To answer this question, empirical assessment of the maximum uncertainty placing each of the electrodes multiple times is necessary or, otherwise, one must assume a reasonable value. Then, the user can divide the maximum uncertainty value by the minimum permissible misplacement of the electrodes using the values compiled in Table 4. In the example above, assuming that the examiner cannot place the high current electrode with an uncertainty below 1 cm in the x-axis along the muscle, and the ICC desired is 0.8 or greater, the minimum distance between electrodes is dmin = 1/0.18 = 5.4 cm. Equivalently, this is a minimum muscle length of 16.2 cm (the minimum length of muscle that can be measured is at least 3dmin, the total length of the electrode array shown in Supplementary Figure 2A). Considering the same reproducibility, if the uncertainty placing the electrodes also affects the positioning of any potential electrode, then the distance becomes dmin = 1/0.13 = 7.7 cm, i.e. a minimum muscle length of 23.1 cm.
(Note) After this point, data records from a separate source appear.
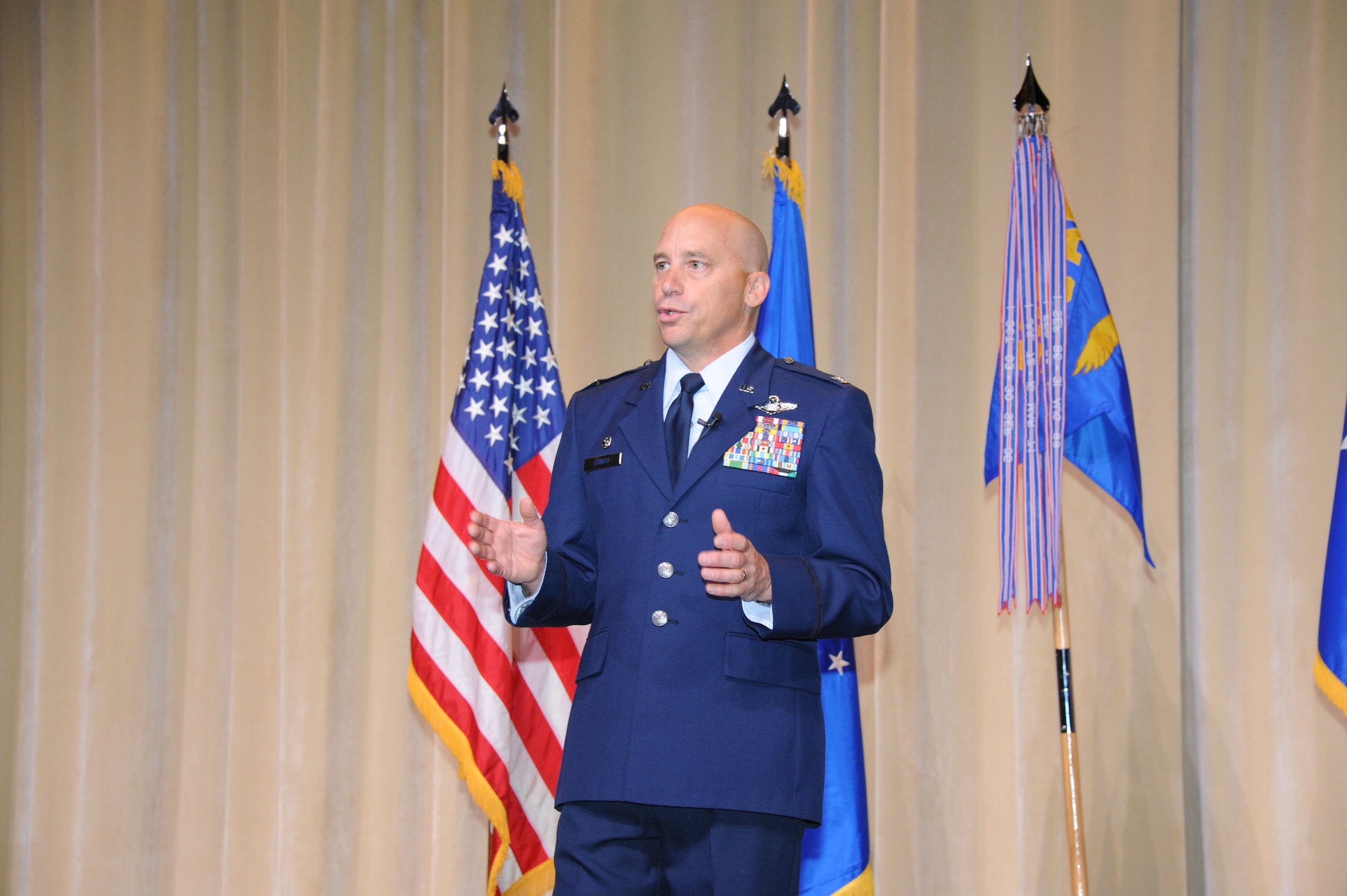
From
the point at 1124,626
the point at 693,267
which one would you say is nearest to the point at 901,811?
the point at 1124,626

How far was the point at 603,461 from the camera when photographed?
6.92 feet

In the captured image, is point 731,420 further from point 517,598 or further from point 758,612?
point 517,598

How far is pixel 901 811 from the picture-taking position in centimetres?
356

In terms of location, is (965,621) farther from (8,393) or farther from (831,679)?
(8,393)

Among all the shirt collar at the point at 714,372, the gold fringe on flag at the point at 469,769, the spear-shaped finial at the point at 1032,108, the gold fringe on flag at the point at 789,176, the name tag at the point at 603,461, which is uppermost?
the spear-shaped finial at the point at 1032,108

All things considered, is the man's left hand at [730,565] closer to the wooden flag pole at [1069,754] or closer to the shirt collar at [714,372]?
the shirt collar at [714,372]

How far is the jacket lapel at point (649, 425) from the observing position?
6.62ft

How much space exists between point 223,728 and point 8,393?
150 cm

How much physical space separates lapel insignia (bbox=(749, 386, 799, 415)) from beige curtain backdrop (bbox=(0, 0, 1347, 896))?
1.67m

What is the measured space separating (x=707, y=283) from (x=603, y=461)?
38 centimetres

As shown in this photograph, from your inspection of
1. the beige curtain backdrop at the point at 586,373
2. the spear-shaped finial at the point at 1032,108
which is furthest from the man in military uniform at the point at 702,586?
the beige curtain backdrop at the point at 586,373

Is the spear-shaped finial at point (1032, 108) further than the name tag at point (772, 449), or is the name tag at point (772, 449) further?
the spear-shaped finial at point (1032, 108)

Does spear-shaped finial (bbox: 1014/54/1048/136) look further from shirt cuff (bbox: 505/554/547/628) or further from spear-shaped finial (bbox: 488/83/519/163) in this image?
shirt cuff (bbox: 505/554/547/628)

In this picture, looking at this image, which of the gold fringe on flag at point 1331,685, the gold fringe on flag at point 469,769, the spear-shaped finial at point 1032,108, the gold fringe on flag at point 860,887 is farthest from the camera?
the gold fringe on flag at point 469,769
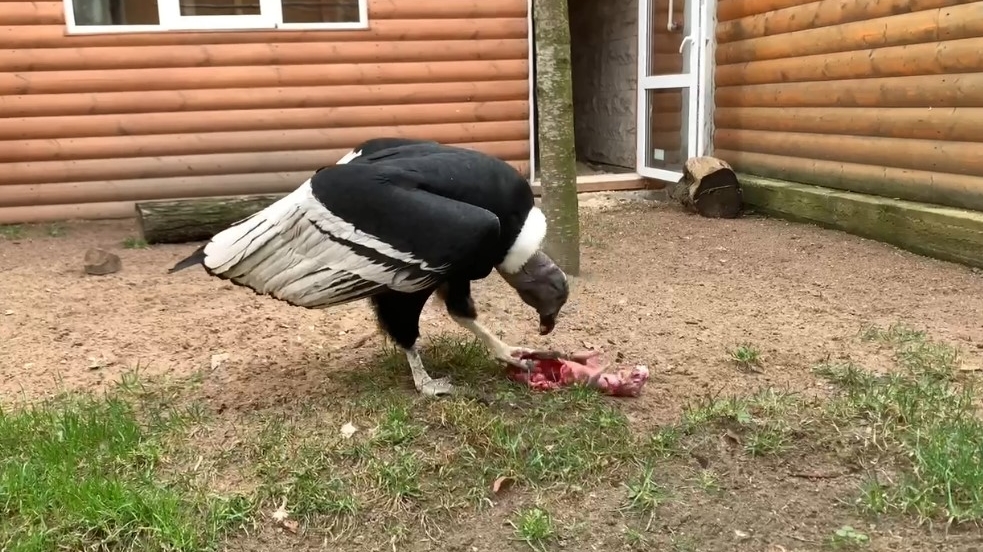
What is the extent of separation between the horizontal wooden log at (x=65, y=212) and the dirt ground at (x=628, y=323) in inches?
40.2

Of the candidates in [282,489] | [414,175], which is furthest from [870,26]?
[282,489]

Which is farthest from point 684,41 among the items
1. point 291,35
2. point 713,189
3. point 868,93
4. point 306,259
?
point 306,259

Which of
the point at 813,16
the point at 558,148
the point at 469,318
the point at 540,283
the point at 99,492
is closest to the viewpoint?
the point at 99,492

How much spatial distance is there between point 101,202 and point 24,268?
1547 millimetres

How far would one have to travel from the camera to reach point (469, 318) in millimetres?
3148

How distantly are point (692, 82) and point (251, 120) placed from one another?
3946 mm

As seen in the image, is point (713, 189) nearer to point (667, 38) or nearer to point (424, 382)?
point (667, 38)

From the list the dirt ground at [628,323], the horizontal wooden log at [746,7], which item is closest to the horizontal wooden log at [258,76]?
the dirt ground at [628,323]

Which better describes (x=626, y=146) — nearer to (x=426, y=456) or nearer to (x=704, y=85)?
(x=704, y=85)

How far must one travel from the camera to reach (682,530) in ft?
7.06

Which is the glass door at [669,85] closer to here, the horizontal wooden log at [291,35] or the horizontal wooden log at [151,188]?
the horizontal wooden log at [291,35]

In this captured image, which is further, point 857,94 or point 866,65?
point 857,94

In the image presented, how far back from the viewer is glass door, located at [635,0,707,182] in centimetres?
713

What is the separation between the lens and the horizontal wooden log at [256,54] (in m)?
6.40
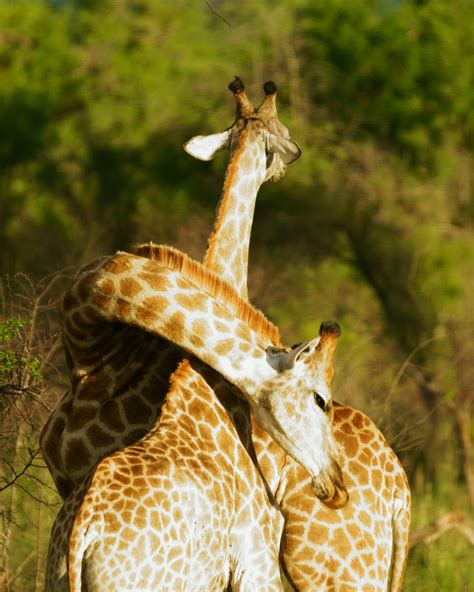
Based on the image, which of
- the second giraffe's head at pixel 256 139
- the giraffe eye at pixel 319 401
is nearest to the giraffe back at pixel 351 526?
the giraffe eye at pixel 319 401

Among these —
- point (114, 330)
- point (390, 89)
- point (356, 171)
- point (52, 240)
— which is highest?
→ point (390, 89)

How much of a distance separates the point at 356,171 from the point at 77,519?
1167 cm

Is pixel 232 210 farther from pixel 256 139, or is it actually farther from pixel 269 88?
pixel 269 88

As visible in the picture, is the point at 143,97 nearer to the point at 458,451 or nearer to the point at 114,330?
the point at 458,451

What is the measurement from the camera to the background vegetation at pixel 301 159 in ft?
48.7

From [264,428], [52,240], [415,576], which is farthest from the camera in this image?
[52,240]

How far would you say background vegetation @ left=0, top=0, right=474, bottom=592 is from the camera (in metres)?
14.9

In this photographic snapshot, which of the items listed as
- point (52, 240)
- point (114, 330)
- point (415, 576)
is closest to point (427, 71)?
point (52, 240)

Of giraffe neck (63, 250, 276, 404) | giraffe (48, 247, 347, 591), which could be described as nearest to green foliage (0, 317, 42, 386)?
giraffe (48, 247, 347, 591)

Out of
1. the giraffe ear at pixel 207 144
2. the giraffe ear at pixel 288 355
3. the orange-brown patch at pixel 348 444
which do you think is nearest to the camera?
the giraffe ear at pixel 288 355

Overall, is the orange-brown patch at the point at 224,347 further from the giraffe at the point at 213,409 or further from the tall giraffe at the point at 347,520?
the tall giraffe at the point at 347,520

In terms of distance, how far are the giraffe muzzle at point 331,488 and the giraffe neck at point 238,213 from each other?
109cm

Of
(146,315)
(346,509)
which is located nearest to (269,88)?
(146,315)

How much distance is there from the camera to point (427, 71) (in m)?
16.5
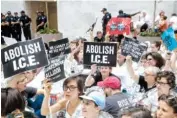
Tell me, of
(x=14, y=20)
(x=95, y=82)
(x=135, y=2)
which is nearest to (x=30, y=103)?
(x=95, y=82)

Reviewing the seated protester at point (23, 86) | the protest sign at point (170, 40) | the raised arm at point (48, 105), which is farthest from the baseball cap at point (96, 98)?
the protest sign at point (170, 40)

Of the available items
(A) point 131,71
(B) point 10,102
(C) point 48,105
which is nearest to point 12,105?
(B) point 10,102

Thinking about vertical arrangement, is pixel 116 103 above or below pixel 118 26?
below

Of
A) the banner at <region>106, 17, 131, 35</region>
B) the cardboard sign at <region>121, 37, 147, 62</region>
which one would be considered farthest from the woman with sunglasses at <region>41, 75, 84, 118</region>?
the banner at <region>106, 17, 131, 35</region>

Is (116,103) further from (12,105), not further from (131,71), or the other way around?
(12,105)

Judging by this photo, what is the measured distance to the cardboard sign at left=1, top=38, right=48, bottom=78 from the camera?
135 inches

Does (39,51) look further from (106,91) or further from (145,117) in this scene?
(145,117)

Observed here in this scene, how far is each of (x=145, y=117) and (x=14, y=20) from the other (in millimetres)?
15076

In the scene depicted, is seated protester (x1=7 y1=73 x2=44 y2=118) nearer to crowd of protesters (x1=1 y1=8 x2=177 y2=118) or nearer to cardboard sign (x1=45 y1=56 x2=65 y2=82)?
crowd of protesters (x1=1 y1=8 x2=177 y2=118)

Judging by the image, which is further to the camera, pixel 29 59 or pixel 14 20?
pixel 14 20

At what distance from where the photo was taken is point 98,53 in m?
5.02

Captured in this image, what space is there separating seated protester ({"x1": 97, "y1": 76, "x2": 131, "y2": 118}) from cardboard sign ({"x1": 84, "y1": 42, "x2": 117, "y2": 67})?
2.21 ft

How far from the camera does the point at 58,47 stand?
18.2ft

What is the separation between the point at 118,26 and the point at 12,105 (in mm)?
7163
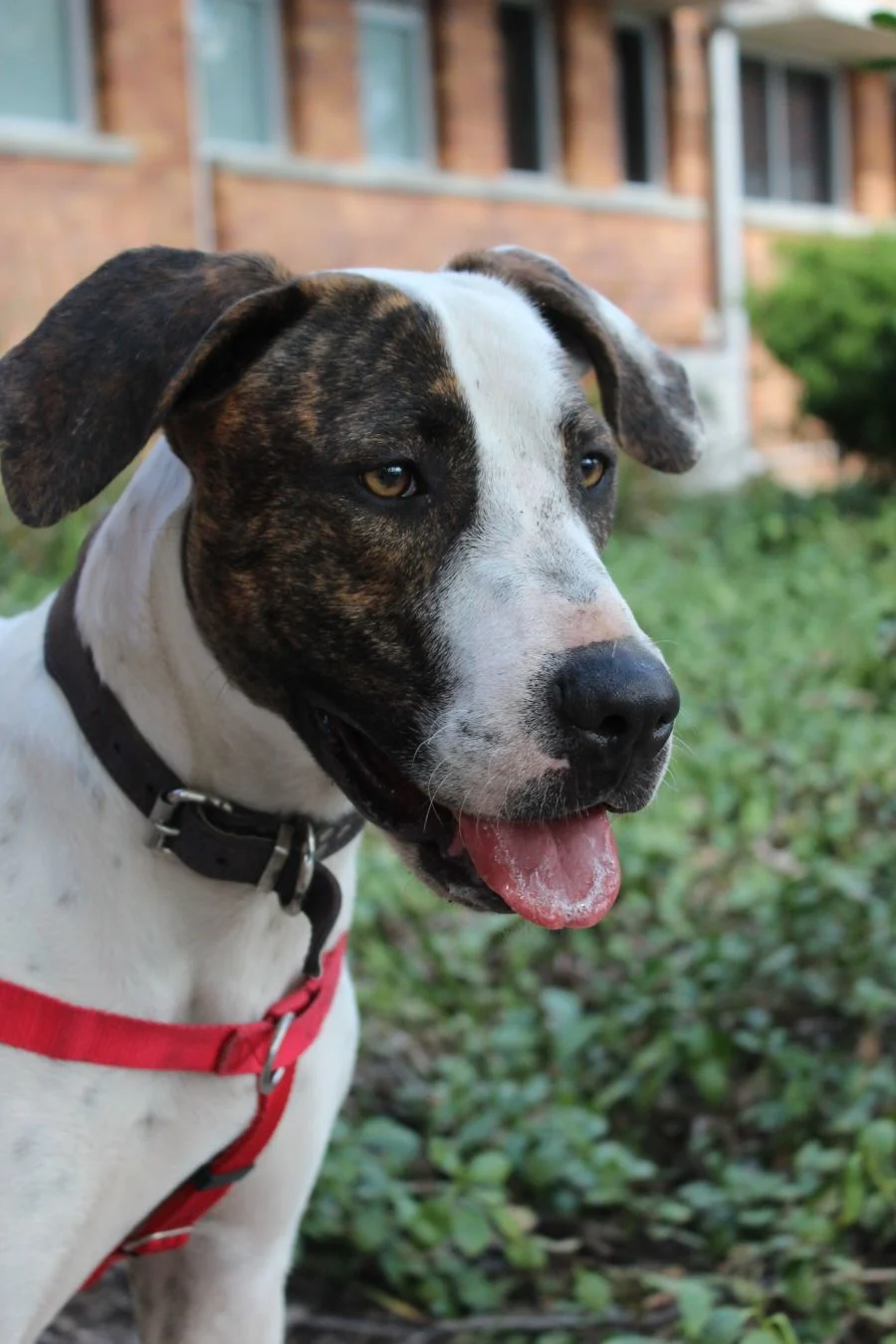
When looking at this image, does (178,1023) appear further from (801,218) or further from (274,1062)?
(801,218)

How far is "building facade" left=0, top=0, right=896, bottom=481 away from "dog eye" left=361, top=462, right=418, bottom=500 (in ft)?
25.3

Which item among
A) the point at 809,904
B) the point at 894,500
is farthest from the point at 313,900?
the point at 894,500

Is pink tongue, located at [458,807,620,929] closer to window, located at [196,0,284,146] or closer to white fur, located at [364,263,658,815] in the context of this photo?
white fur, located at [364,263,658,815]

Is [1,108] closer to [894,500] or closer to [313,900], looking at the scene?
[894,500]

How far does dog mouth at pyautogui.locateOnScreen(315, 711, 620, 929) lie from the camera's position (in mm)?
2148

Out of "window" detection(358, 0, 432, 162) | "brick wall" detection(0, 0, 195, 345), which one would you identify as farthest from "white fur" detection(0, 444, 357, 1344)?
"window" detection(358, 0, 432, 162)

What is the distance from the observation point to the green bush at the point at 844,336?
12.8 meters

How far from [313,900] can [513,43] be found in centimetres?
1503

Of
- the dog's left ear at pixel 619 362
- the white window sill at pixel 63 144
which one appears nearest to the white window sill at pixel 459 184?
the white window sill at pixel 63 144

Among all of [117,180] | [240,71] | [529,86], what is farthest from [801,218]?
[117,180]

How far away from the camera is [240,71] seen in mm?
13539

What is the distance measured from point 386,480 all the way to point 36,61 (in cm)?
1090

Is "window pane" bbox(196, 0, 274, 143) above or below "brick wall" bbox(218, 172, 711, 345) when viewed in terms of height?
above

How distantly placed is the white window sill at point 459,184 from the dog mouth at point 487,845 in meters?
11.4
Note that by only changing the electrodes being moved, the minimum muscle length increases 6.9 cm. If a better reproducibility is desired, e.g. ICC ≥ 0.9, then the minimum distance between electrodes increases dmin = 1/0.087 = 11.5 cm, and consequently the minimum muscle length increases to 34.5 cm. Also, the reader should note that because the effect of electrode misplacement is normalized to the distance between the electrodes, the values in Table 4 can be used to determine any muscle length measured with a uniform electrode array, whether animal or human.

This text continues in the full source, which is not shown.